--- Start Supplied material ---

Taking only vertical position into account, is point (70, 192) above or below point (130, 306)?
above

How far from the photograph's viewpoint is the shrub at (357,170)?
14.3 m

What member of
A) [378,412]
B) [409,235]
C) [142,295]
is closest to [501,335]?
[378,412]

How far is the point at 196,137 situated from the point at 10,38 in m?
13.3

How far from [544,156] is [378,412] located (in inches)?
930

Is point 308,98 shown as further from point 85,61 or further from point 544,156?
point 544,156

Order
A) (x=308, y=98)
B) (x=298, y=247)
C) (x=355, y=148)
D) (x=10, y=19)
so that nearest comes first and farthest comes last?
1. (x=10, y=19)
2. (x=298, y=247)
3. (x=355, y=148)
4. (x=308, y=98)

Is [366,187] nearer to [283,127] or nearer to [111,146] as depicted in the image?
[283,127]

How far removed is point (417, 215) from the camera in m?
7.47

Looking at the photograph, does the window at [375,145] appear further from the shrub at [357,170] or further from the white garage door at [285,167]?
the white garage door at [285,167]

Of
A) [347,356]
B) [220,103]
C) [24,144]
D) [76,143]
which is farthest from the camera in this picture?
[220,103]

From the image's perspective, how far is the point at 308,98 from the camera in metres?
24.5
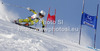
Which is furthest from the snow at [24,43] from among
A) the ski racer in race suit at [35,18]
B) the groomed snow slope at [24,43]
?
the ski racer in race suit at [35,18]

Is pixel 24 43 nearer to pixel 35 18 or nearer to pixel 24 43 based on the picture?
pixel 24 43

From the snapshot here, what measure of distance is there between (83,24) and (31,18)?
6.12 m

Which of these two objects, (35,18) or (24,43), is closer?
(24,43)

--- End Supplied material ---

§ Problem description:
Reproduce the records above exactly, leaving out every picture they contain.

§ Expected answer:
Taking only vertical position into account, is point (70, 192) above or below point (130, 306)?
above

How far from the photograph's viewpoint is the shrub at (357,170)?
14.3 m

What member of
A) [378,412]
B) [409,235]
C) [142,295]
is closest to [501,335]?
[378,412]

How far is the point at 196,137 situated from the point at 10,38 in m?
13.3

How far from [544,156] is [378,412] located (in inches)?
930

Is point 308,98 shown as further from point 85,61 or further from point 544,156?
point 544,156

Order
A) (x=308, y=98)
B) (x=298, y=247)
C) (x=355, y=148)
D) (x=10, y=19)
so that nearest comes first and farthest comes last?
1. (x=10, y=19)
2. (x=298, y=247)
3. (x=355, y=148)
4. (x=308, y=98)

Is [366,187] nearer to [283,127] or nearer to [111,146] as depicted in the image?
[283,127]

How far removed is point (417, 215) from the camera in m?
7.47

Looking at the photograph, does the window at [375,145] appear further from the shrub at [357,170] or further from the white garage door at [285,167]?
the white garage door at [285,167]

Of
A) [347,356]
B) [220,103]
C) [24,144]
D) [76,143]
which is farthest from the camera in this picture?
[220,103]

From the image's perspective, how far is the point at 308,98 from the camera in metres?
24.5
Which is furthest from the snow at [24,43] from among
A) the ski racer in race suit at [35,18]
B) the groomed snow slope at [24,43]
?
the ski racer in race suit at [35,18]

Is pixel 24 43 nearer to pixel 35 18 or nearer to pixel 24 43 based on the picture?
pixel 24 43

From the snapshot here, what measure of distance is there between (83,24) and (31,18)?
6.12 m

Which of these two objects, (35,18) or (24,43), is closer?
(24,43)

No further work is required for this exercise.